1347- Cola di Rienzi became the “tribune”, or leader of the city of Rome. The Pope was a prisoner in Avignon, France, so the Eternal City was in chaos. Rienzi tried to bring about reforms and restore infrastructure, but like Mussolini he got too arrogant and overplayed his hand. Finally a mob killed him and danced with his corpse. At least Wagner wrote a nice overture about him.

1520- A violent young Spanish mercenary soldier named Ignacio was hit by a cannonball but miraculously lived. When he recovered, he underwent a spiritual conversion and became St. Ignatius Loyola. Loyola founded a religious order called the Society of Jesus or Jesuits. Instead of acting like monks, the Jesuits were organized on military discipline. Their leader is not called an abbot but the Secretary General. He is nicknamed “the Black Pope”.

1520- Hernando Cortez had not only to fight the entire Aztec Empire with just 391 troops, he also had the Spanish Governor of Cuba out to get him! This day Cortez surprised attacked the troop of Spaniards sent to arrest him. After a short battle he defeated the Governor’s force, and invited the survivors to join him.

1609- Shakespeare’s sonnets first published.

1621- The Sack of Magdeburg-During the Thirty Years War, Catholic armies captured this Protestant German city. They cut down the surrendering Dutch commander Dietrich Von Falkenberg, and committed horrible atrocities on the population. The medieval cry "Cria Havoc!" was the traditional signal for the soldiers to run amuck. According to the rules of war they had the right to rape and pillage for three days before discipline was restored.
But at Magdeburg they looted the city for 14 days and dumped the bodies of their victims in the River Elbe. The army’s commander Johan Tserclas von Tilly explained: “The soldier must get something for his toil and trouble.” The incident galvanized Protestant resistance. Ironically a lot of the troops in the Catholic army were protestant mercenaries who figured the religious questions were for kings to worry about, they just thought the catholic side had better pay and benefits.

1690- The English Parliament passed the Act of Grace, giving pardon to all who had supported the deposed Stuart king James II.

1756- Battle of Minorca or Port Mahon- French Admiral the Marquis de Galissioniere defeated a British fleet led by Admiral of the Blue Sir John Byng, allowing the French to conquer the isle of Minorca. Byng was such a stickler for regulations he actually directed the battle while referring to an open copy of the Naval Rules of Engagement manual. The British admiralty and King George II was so incensed by Byng’s incompetence they recalled him to London, had him courts martialed and shot on the deck of his own flagship.

1830 - D Hyde patented the fountain pen, replacing the goose quill. Recently archaeologists found a bronze pen in Roman Pompeii, but it’s probably not to write in ink, but scratch on wax or bronze tables.

1862- Congress passed the Homestead Act. 250 million acres of Free Land to all families who move west and build a home.

▬▬▬▬▬▬▬▬▬▬

> _Work item 1_
Which lines in the records below contain the string "август", with case counting? Identify each one and copy it out.
> _Work item 2_
Extend the historical timeline above, continuing after its last entry.

> _Material for this task_
▬▬▬▬▬▬▬▬▬▬

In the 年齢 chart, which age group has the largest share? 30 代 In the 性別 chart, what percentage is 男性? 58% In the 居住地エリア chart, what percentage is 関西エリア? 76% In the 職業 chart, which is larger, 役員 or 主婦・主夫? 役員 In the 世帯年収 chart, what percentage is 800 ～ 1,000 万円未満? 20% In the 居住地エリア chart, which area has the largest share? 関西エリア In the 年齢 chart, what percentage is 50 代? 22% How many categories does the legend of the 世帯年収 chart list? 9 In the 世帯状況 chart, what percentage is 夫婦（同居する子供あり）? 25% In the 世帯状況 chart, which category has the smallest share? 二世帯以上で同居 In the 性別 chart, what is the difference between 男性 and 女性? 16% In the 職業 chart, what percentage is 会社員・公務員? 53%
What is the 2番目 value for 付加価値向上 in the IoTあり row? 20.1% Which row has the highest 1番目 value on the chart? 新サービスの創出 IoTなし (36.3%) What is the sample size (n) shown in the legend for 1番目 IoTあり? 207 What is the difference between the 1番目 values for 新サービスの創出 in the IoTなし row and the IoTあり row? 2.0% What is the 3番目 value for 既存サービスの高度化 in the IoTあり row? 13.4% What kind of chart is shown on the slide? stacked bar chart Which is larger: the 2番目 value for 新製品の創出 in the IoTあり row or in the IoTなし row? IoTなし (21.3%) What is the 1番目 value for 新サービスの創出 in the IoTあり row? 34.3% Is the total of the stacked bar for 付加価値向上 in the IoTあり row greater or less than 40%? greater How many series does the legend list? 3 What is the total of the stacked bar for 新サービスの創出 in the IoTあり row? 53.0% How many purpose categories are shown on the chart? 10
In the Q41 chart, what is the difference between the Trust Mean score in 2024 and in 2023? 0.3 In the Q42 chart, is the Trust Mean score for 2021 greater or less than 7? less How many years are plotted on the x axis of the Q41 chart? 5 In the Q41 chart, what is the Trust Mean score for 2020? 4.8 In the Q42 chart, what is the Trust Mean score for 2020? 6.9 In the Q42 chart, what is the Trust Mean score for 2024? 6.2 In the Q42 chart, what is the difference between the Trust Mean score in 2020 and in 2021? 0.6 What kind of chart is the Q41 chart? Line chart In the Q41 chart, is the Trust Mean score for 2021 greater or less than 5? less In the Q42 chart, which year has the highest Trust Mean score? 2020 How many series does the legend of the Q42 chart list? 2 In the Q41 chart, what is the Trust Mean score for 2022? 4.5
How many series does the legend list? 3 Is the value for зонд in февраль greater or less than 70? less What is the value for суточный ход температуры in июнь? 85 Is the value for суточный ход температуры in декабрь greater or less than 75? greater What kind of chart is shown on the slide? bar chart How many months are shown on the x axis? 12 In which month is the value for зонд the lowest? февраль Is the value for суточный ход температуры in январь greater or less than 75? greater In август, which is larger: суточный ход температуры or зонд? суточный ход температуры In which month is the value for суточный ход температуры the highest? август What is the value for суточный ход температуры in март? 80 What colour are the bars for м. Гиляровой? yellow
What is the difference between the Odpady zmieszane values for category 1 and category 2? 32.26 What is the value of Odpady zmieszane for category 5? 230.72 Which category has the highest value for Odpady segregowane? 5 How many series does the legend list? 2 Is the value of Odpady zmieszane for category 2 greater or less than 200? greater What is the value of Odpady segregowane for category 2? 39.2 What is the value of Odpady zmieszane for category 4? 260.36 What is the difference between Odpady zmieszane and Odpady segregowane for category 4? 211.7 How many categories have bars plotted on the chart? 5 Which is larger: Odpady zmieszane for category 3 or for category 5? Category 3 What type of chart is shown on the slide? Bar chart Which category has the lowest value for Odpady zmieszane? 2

▬▬▬▬▬▬▬▬▬▬

> _Exercise answer 1_
How many series does the legend list? 3 Is the value for зонд in февраль greater or less than 70? less What is the value for суточный ход температуры in июнь? 85 Is the value for суточный ход температуры in декабрь greater or less than 75? greater What kind of chart is shown on the slide? bar chart How many months are shown on the x axis? 12 In which month is the value for зонд the lowest? февраль Is the value for суточный ход температуры in январь greater or less than 75? greater In август, which is larger: суточный ход температуры or зонд? суточный ход температуры In which month is the value for суточный ход температуры the highest? август What is the value for суточный ход температуры in март? 80 What colour are the bars for м. Гиляровой? yellow

> _Exercise answer 2_
1873- When ships went from sails to engines, the makers of sail cloth faced economic hard times. A Mr. Levi Strauss bought a lot of this unused sail cloth for a song from an exporter. He traveled out to California, hoping to sell it to gold miners for tents. Once there, miners told him that they were happy to sleep under a tree and didn’t need tents but what they really wanted were pants! So, Levi Strauss went into the pants business. The sailcloth was grey in color and showed dirt easily, and miners didn’t care about washing their pants, so Levi contacted the manufacturer in Nimes France and they found a blue dye that came from North Africa and made special colored blue material to send to California for Levi’ s jeans. They called it “serge de Nimes”, or denim. The word Jeans comes from the sailors from Genoa Italy who wore pants that were wider at the bottom (bell bottoms) the sailors were able to roll up their pants legs over their thighs while swabbing the decks and not wear out the knees.

Levi Strauss was later walking down Battery St in San Francisco, when he was accosted by a gnarly gold miner. The miner had his entire stash of gold nuggets in his pockets and the pockets tore and the crusty old miner lost his entire stash, he did have a pistol which he threatened Levi with, as he blamed Levi for his loss. The man finally calmed down but the event inspired Levi to contact a black smith named Jacob Davis to invent the copper rivet system. This day Levi Strauss patented Jacob Davis’ process of riveted blue jeans. One alteration he made was to remove a rivet that was at the base of a cowboys crotch. It seems when they squatted around the campfire that rivet got red hot and caused much whoopin’ an a’ dancin’.

1887- In Russia a young man named Alexander Ulyanov was hanged by the police for plotting to assassinate the Tsar with a bomb hidden in a dictionary. His baby brother Vladimir watched him hang and was deeply affected. He took up his brother’s revolutionary cause, and to protect his family, he changed his name to Lenin.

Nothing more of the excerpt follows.